Mascarpone has 60-75% fat content, much higher than double cream. When you stir it into a hot tomato sauce, the fat emulsifies with the liquid and creates a smooth, velvety texture without needing a long reduction.
Cream can split in acidic tomato sauces if the heat is too high. Mascarpone almost never does because of its different protein structure. It also thickens the sauce on contact, so the 10 minute simmer is all you need.
Can you add spinach to this lasagne?
Yes. In Bread Street Kitchen, Ramsay uses spinach, ricotta, mascarpone and Parmesan as a filling for his vegetarian cannelloni. The same mixture works as an extra layer in this lasagne, spread between the mushroom filling and the cheese sauce.
The key is to wilt the spinach in boiling water for 30 seconds, drain it immediately, then squeeze out every drop of liquid. If you skip the squeezing, the water leaks into your layers and makes the whole thing soggy.
Why pair tarragon with mushrooms and leeks?
In the Ultimate Cookery Course, Ramsay adds tarragon to his mushroom and leek open lasagne, saying it “marries the two ingredients together.” It has an anise-like warmth that bridges the earthiness of mushrooms with the sweetness of cooked leeks.
Most vegetable lasagne recipes default to basil or oregano. Tarragon is the detail that makes this taste noticeably different from every other version.
What is the difference between this and Ramsay’s open lasagne?
In the Ultimate Cookery Course, Ramsay makes a mushroom and leek open lasagne that never goes near the oven. He boils the pasta sheets, tosses them in a cream sauce with the filling and serves them stacked on a plate. Ten minutes, start to finish.
This baked version uses the same mushroom and leek base but layers it with a mascarpone tomato sauce and Cheddar béchamel, then bakes until golden. Deeper flavour, firmer structure, feeds more people. Serve it alongside a simple beetroot salad to cut through the richness.

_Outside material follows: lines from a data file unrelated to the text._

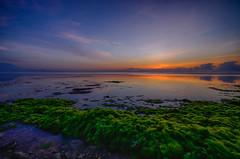 Green woll (Dhemas Aji Ramadhany) Tags: bali indonesia sanur pantaikarang flickrandroidapp:filter=none pantaikarangsanur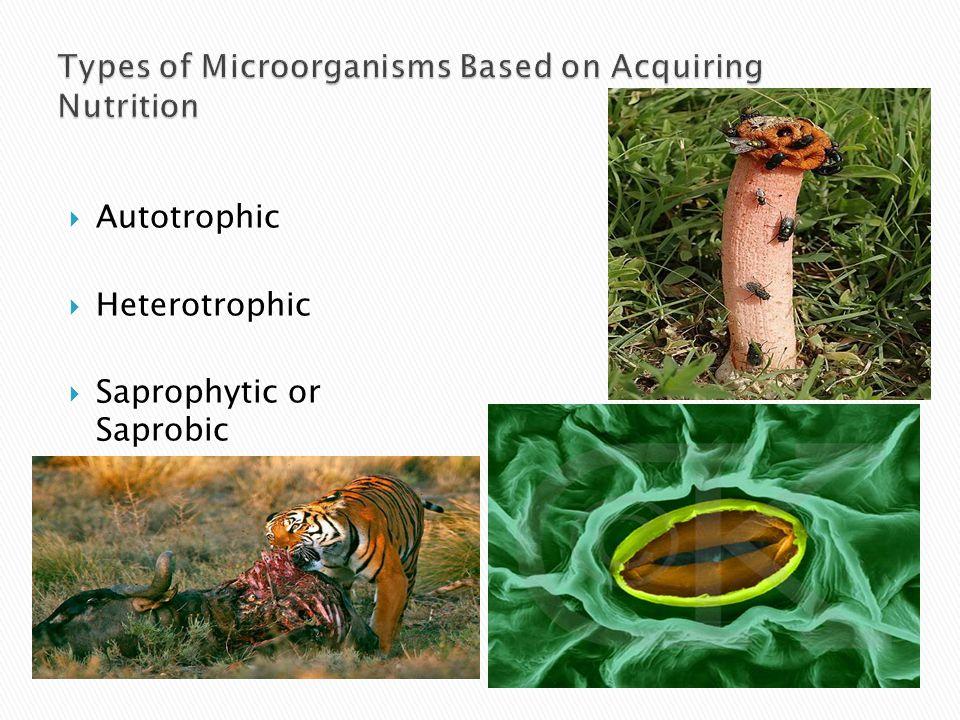  Autotrophic  Heterotrophic  Saprophytic or Saprobic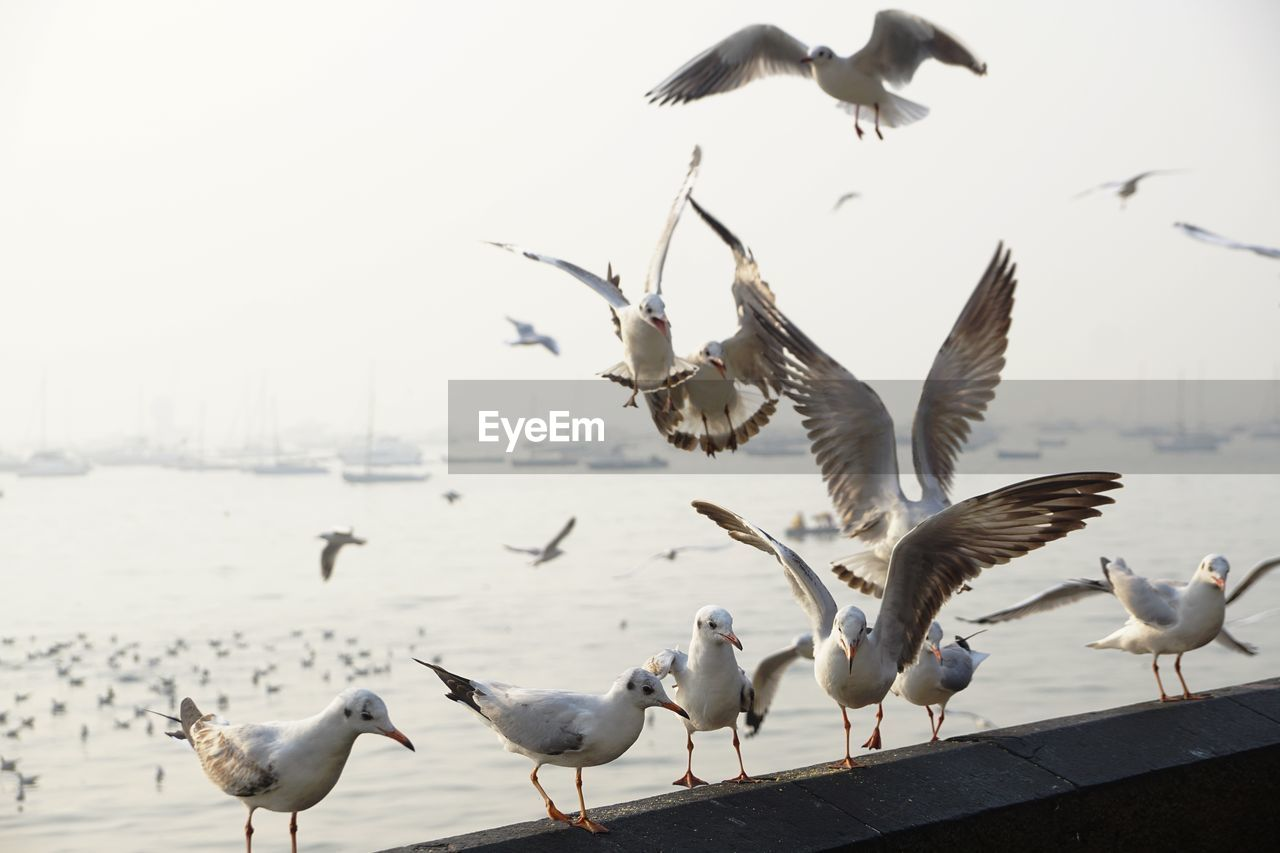 group of animals, bird, animals in the wild, vertebrate, animal, animal wildlife, animal themes, flying, seagull, large group of animals, water, sky, spread wings, nature, no people, sea, flock of birds, beach, focus on foreground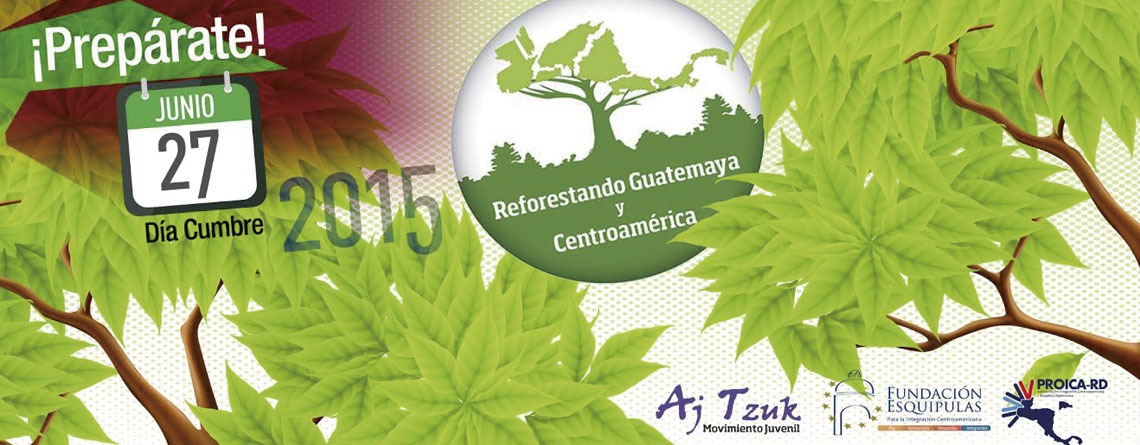 ¿Estás preparado para reforestar?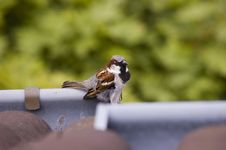 Free Sparrow Stock Photos - 5652023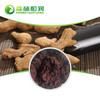 Manufacture Supply Ginger Powder 6-Gingerol Black Ginger Extract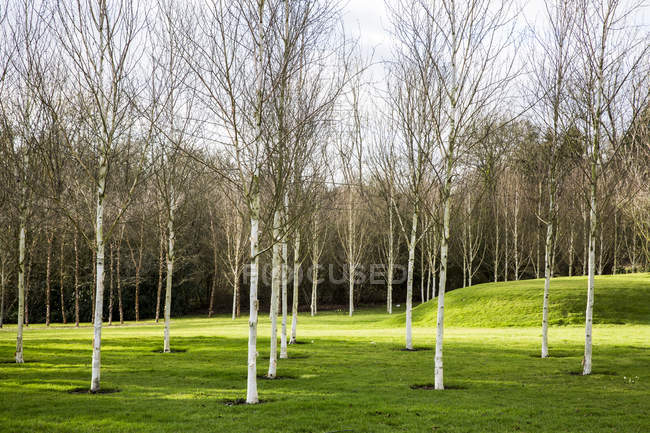 Garden in spring with white birch trees with pale trunks in grass in Amersham, Buckinghamshire, England — Stock Photo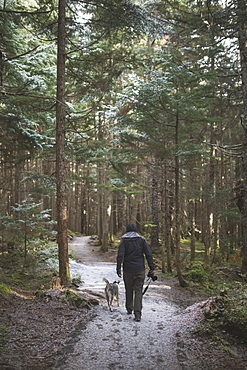 Man Hiking With His Dog On A Path In The Forest With A Light Dusting Of Snow On The Ground, Girdwood, Southcentral Alaska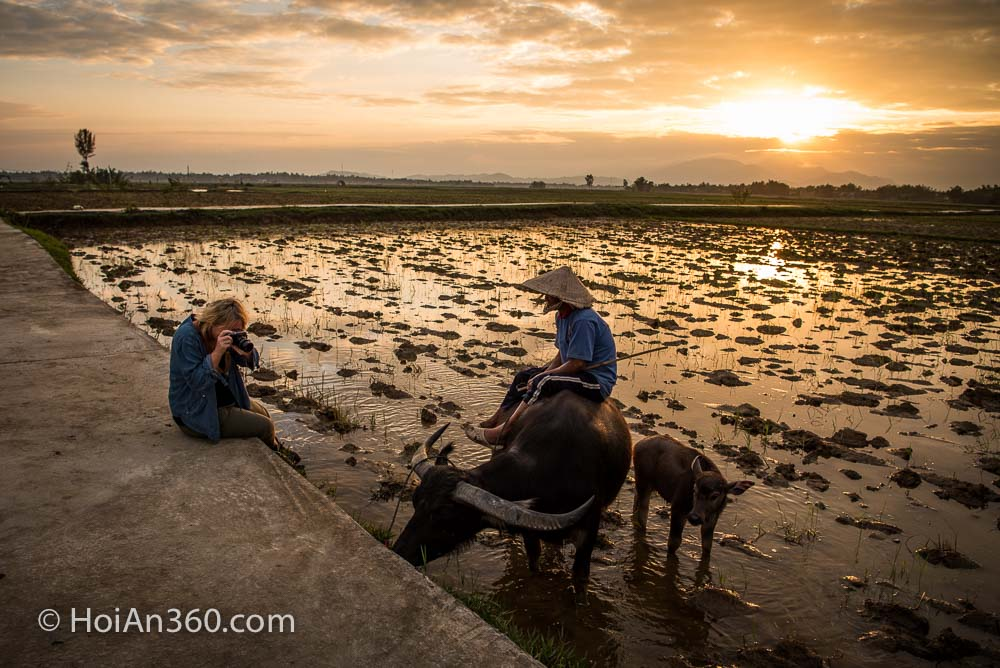 Hoi An 360 Photo Tours & Workshops. Water Buffalo at Sunset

Does vegetable lasagne store as well as meat?
Just as well. In Bread Street Kitchen, Ramsay says his vegetarian cannelloni “freezes beautifully for up to a month,” and the same applies here because the béchamel and mascarpone sauce both hold up well.
If anything, the mushroom filling improves overnight because the tarragon infuses through the sauce as it sits. The béchamel firms up too, which means cleaner slices the next day. Same as the beef lasagne al forno: fridge 3-4 days, freezer up to 3 months.